Now, he's back in Texas spouting quasi-political soundbites and teasing everyone with the notion that he may run for Governor of the beloved Lone Star State. And, if that's what he really has in mind, then Greenlights is an inoculation of sorts.
Because this book (like Barack Obama's The Audacity of Hope and Dreams From My Father) acts as a sort of self-confession. Yes, McConaughey drank too much; yes, he smoked pot and perhaps did other drugs as well; yes he screwed lots and lots of babes; yes, he engaged in his share of fist fights; yes, he was arrested for a noisy, disruptive, pot-fueled bongo session in the middle of the night; yes, he was estranged from his own mother for awhile; yes, he defied Hollywood bigwigs and gained a reputation as an outlaw and was often difficult to work with and on and on and on. So, if any of this stuff comes up during a possible campaign, McConaughey can simply say: "Oh, yeah. Nothing to see here. I've dealt with all that. It's all out there. It's all in the book. And I'm a better man now."
Plus, the book is very cleverly constructed and has been superbly marketed to gear to millennials and younger readers, such as they are. The chapters (if you can call them that) are short and punchy and are peppered with quick jottings and asides. So, this is more of a scrapbook than an actual, organized, traditional linear book. The readers that it's geared to have Instagram attention spans, so it unfolds like a series of fleeting postings. But these postings take on the meaning of life itself, via the life of . . . you guessed it . . . McConaughey!
Hey, ya gotta be self-centered to be an actor and make successful movies and win an Oscar, right? And ya gotta be self-centered to go into politics (ie: show business for not-quite-beautiful people) and succeed in that realm as well. OK, we get it. But McConaughey is one of the most self-absorbed authors I've ever encountered. In fact, I stopped counting the number of times he mentions "I, me, my, mine."
But I should have known this because this guy actually set "to become an egotistical utilitarian" as one of his earliest goals. And you have to pretty much go to the book's endnotes (really a sort of appendix) to find him actually, whole heartedly thanking others for their help along the way.
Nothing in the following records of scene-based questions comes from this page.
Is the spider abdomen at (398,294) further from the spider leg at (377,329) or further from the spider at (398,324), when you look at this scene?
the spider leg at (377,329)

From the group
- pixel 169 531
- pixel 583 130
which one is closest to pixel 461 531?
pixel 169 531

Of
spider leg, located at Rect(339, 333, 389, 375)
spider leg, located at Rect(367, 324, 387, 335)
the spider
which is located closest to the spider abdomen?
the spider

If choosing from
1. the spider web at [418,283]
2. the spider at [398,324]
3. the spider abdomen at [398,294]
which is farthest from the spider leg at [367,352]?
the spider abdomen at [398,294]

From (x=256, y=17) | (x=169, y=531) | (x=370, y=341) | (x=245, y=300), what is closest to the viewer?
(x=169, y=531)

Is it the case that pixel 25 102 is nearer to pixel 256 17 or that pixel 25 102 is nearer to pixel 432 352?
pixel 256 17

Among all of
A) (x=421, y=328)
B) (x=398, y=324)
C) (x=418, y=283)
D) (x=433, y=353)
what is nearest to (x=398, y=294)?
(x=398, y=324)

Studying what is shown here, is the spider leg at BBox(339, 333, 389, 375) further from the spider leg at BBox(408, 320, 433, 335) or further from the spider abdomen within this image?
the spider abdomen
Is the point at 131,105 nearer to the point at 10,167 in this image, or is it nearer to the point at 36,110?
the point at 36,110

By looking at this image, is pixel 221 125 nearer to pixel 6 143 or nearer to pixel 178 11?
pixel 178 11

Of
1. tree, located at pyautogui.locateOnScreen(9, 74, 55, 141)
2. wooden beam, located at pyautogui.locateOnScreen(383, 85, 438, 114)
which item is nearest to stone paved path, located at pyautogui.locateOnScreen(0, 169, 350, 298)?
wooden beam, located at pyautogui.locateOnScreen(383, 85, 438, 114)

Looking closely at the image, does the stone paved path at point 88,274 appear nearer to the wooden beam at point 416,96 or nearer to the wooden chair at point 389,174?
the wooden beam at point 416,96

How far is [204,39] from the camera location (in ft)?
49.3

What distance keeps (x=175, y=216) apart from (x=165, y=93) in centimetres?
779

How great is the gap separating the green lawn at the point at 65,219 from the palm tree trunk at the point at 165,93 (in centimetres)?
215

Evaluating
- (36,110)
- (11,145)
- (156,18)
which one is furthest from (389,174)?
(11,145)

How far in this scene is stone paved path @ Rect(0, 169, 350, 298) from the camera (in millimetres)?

There are, however, two good pieces of wisdom buried inside this plethora of pop psychology. McConaughey's advice to anyone who hopes to make it in Hollywood: "Want it, don't need it." If you let them see you sweat and show them you need the job, you need the role, you'll never get it. Simply want it enough to do your best and be cool about it. Don't ever act like you need Tinseltown and its dastardly denizens. And second, when you visit a place, get to know it well enough to know whether or not you'd like to actually live there. In others words, hang out awhile. Don't just breeze through. Become comfortable with the place -- get to know the terrain and its people.
But there's a helluva lot to get through to find bit of sensible advice like this.
Bottom line: Chatty zen for the easily distracted.